# Given data

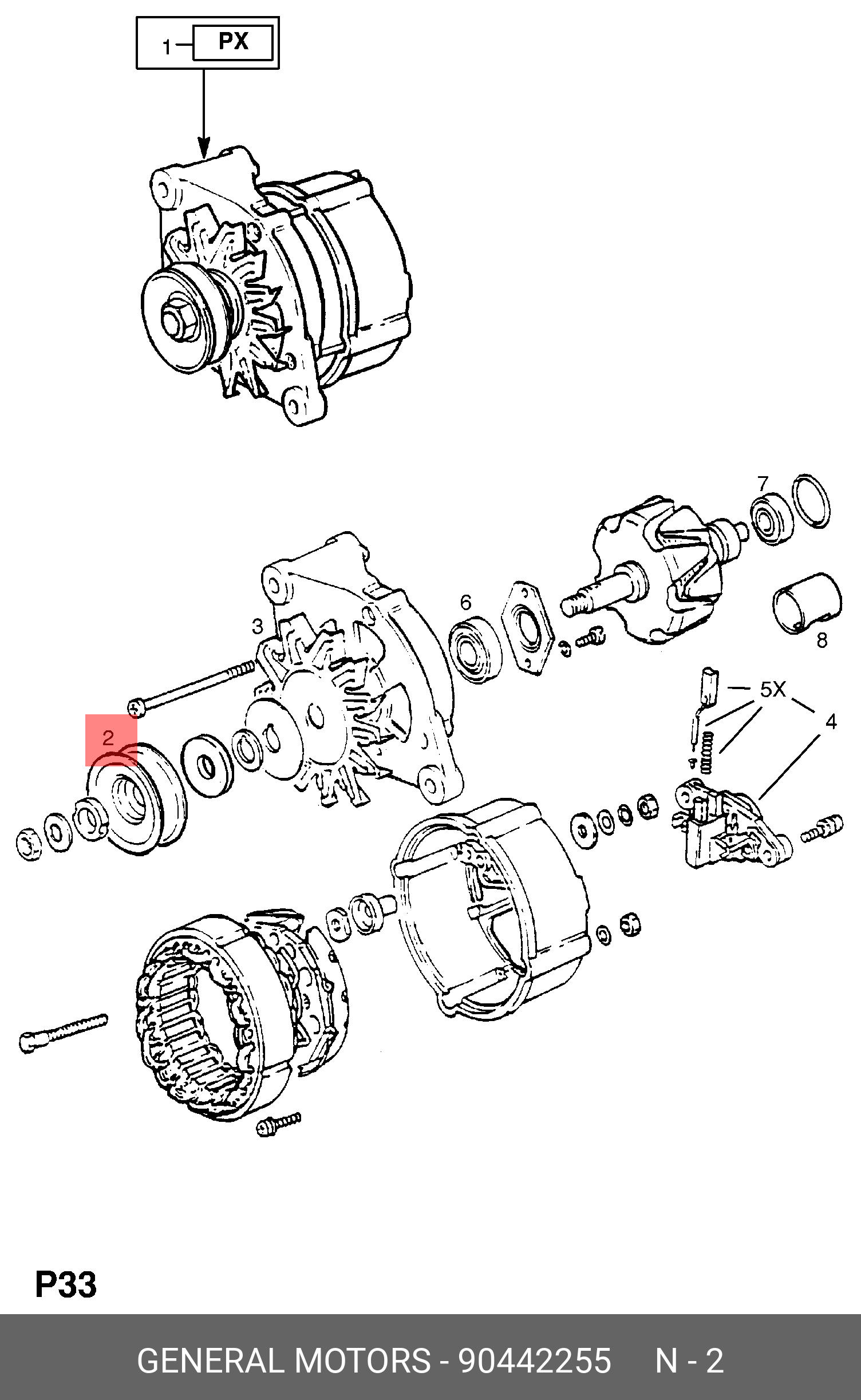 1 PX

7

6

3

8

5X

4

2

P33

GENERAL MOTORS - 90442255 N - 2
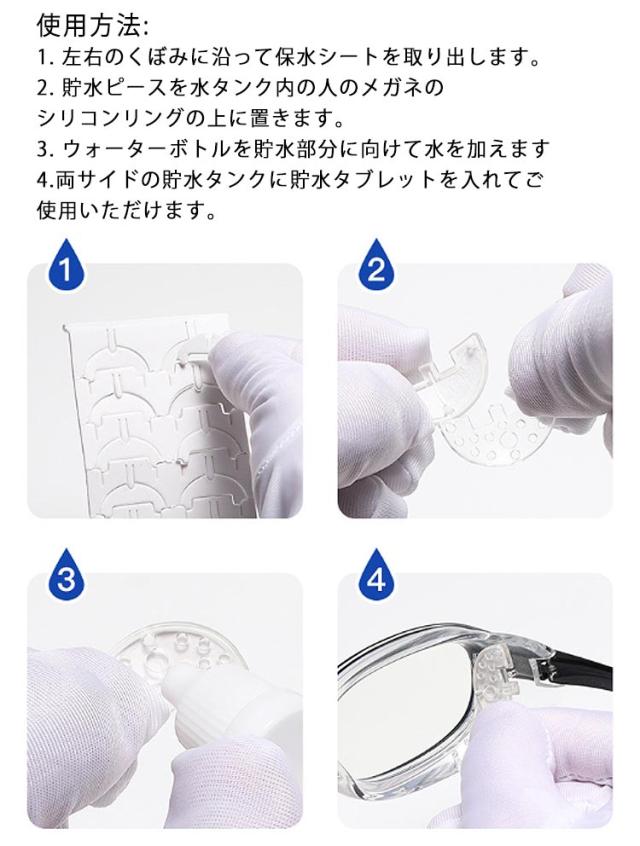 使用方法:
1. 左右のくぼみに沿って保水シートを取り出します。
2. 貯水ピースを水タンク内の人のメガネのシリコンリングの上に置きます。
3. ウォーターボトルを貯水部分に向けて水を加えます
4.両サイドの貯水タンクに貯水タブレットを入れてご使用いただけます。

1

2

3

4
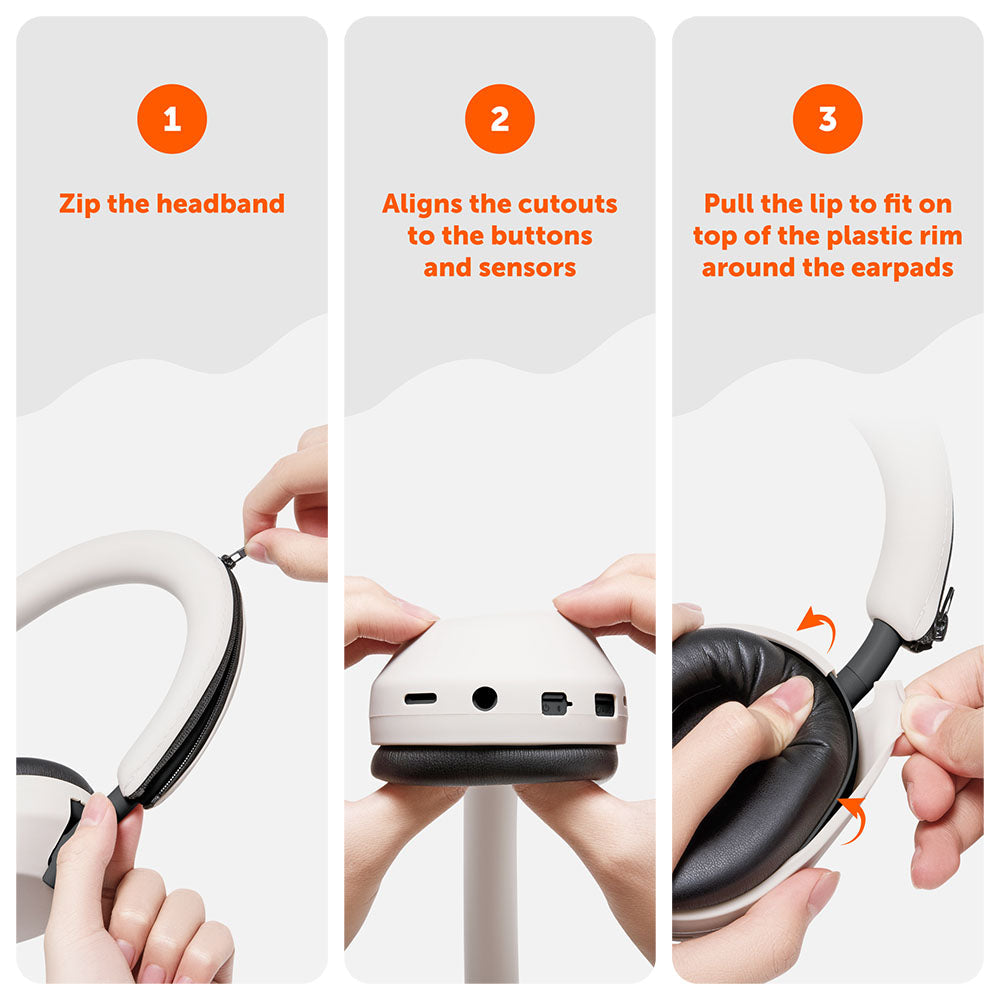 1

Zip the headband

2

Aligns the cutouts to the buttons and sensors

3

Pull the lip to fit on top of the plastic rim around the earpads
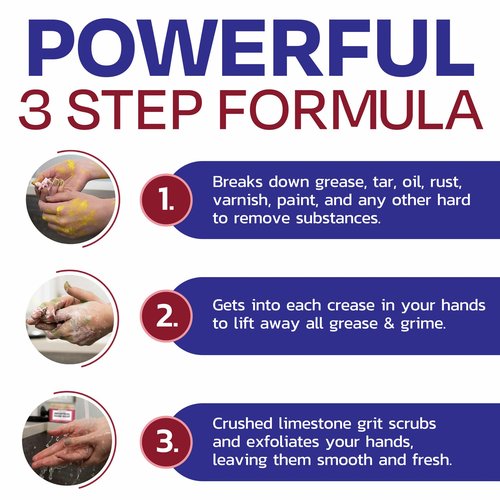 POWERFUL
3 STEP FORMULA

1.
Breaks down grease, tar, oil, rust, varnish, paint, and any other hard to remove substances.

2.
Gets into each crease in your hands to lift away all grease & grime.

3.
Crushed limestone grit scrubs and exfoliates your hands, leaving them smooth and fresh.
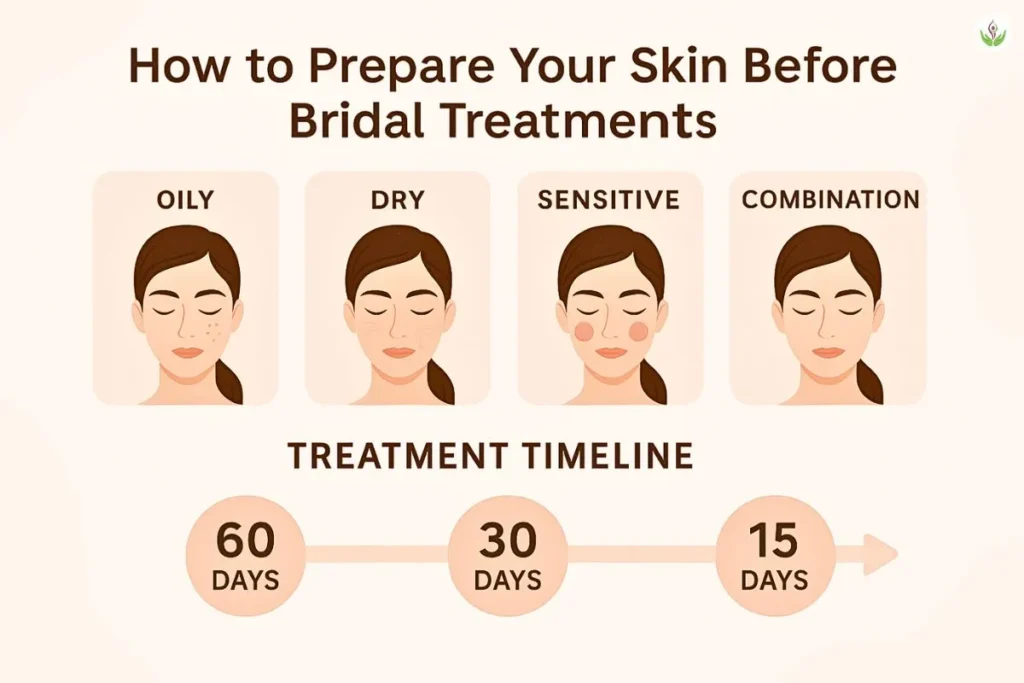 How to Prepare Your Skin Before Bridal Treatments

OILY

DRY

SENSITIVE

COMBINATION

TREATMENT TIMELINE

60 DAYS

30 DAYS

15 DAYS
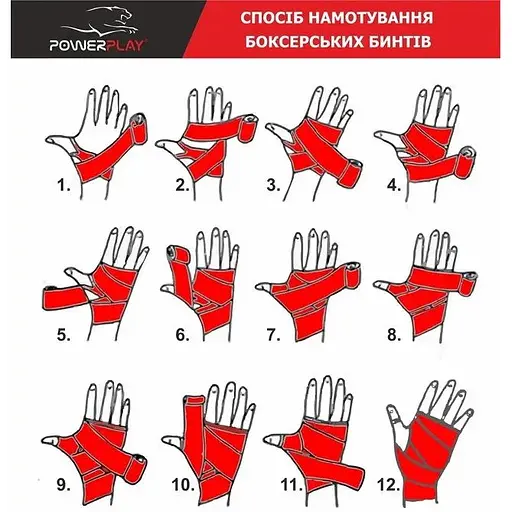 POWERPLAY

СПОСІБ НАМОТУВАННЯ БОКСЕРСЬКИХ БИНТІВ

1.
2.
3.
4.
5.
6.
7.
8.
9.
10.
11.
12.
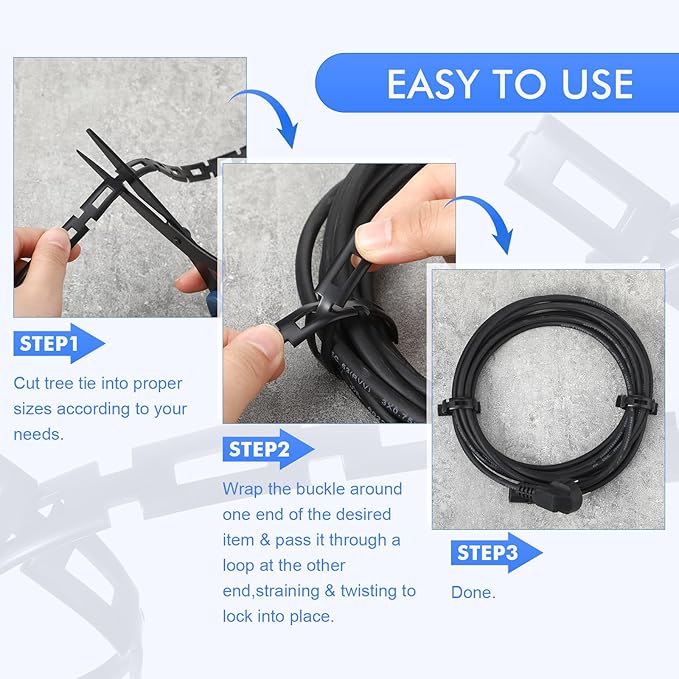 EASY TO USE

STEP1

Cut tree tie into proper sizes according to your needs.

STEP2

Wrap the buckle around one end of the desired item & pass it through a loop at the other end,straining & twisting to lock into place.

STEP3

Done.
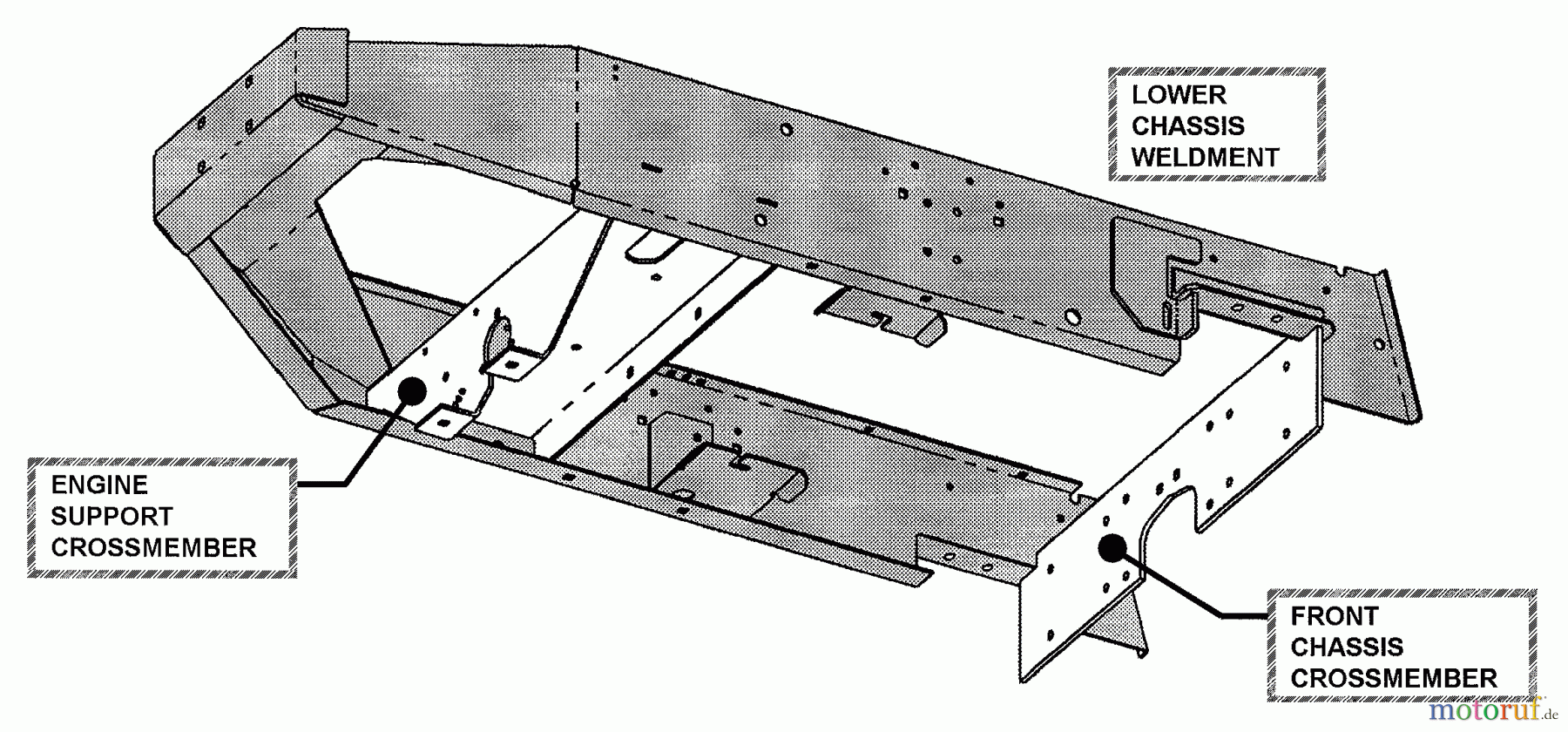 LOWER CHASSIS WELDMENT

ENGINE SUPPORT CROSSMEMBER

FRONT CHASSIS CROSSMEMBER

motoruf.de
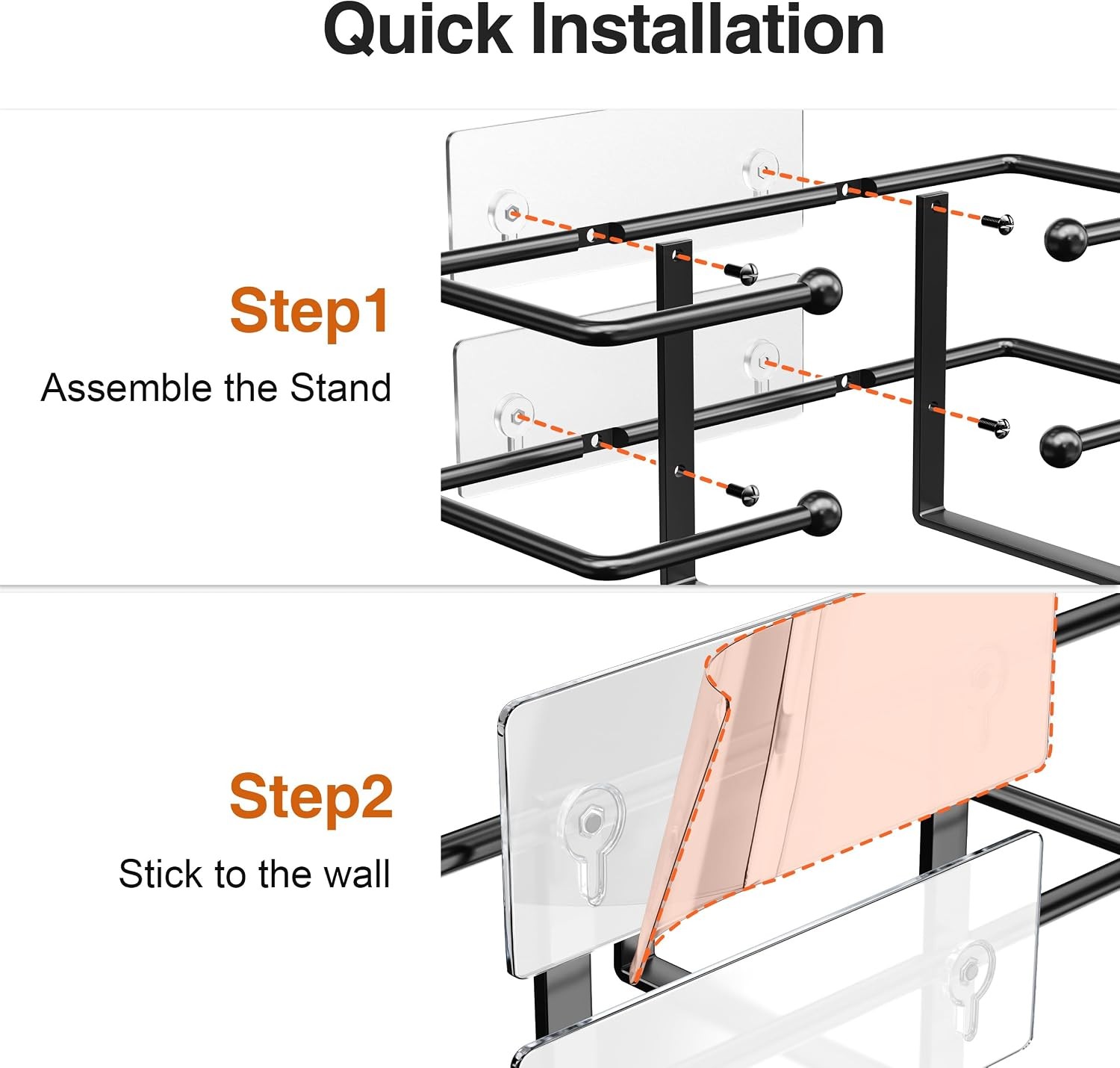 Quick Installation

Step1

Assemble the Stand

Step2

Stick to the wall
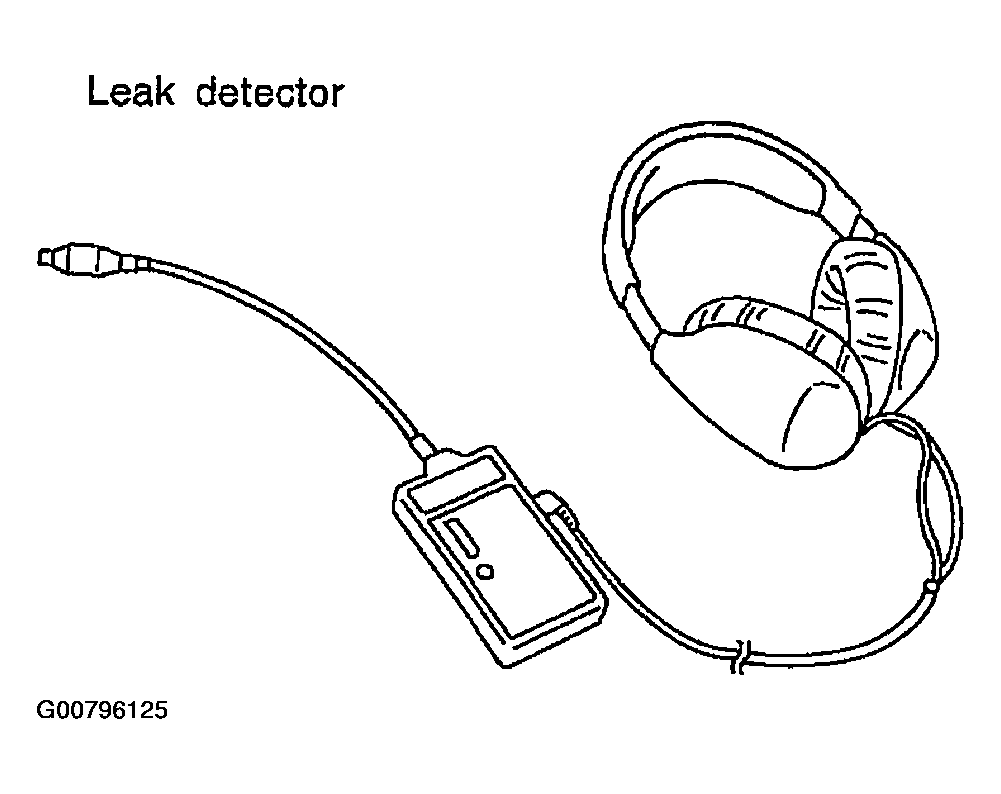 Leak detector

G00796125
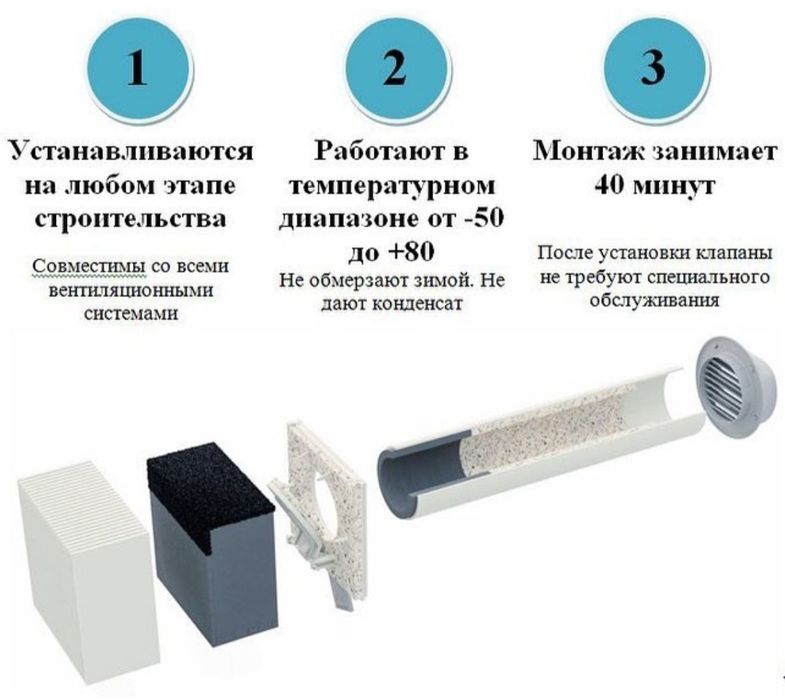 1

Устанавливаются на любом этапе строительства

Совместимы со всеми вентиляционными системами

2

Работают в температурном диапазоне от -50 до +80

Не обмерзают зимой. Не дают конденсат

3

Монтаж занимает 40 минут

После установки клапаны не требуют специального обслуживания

# What the task requires
Copy every record exactly; no pictures.

# Exercise answer
 1 PX

7

6

3

8

5X

4

2

P33

GENERAL MOTORS - 90442255 N - 2
 使用方法:
1. 左右のくぼみに沿って保水シートを取り出します。
2. 貯水ピースを水タンク内の人のメガネのシリコンリングの上に置きます。
3. ウォーターボトルを貯水部分に向けて水を加えます
4.両サイドの貯水タンクに貯水タブレットを入れてご使用いただけます。

1

2

3

4
 1

Zip the headband

2

Aligns the cutouts to the buttons and sensors

3

Pull the lip to fit on top of the plastic rim around the earpads
 POWERFUL
3 STEP FORMULA

1.
Breaks down grease, tar, oil, rust, varnish, paint, and any other hard to remove substances.

2.
Gets into each crease in your hands to lift away all grease & grime.

3.
Crushed limestone grit scrubs and exfoliates your hands, leaving them smooth and fresh.
 How to Prepare Your Skin Before Bridal Treatments

OILY

DRY

SENSITIVE

COMBINATION

TREATMENT TIMELINE

60 DAYS

30 DAYS

15 DAYS
 POWERPLAY

СПОСІБ НАМОТУВАННЯ БОКСЕРСЬКИХ БИНТІВ

1.
2.
3.
4.
5.
6.
7.
8.
9.
10.
11.
12.
 EASY TO USE

STEP1

Cut tree tie into proper sizes according to your needs.

STEP2

Wrap the buckle around one end of the desired item & pass it through a loop at the other end,straining & twisting to lock into place.

STEP3

Done.
 LOWER CHASSIS WELDMENT

ENGINE SUPPORT CROSSMEMBER

FRONT CHASSIS CROSSMEMBER

motoruf.de
 Quick Installation

Step1

Assemble the Stand

Step2

Stick to the wall
 Leak detector

G00796125
 1

Устанавливаются на любом этапе строительства

Совместимы со всеми вентиляционными системами

2

Работают в температурном диапазоне от -50 до +80

Не обмерзают зимой. Не дают конденсат

3

Монтаж занимает 40 минут

После установки клапаны не требуют специального обслуживания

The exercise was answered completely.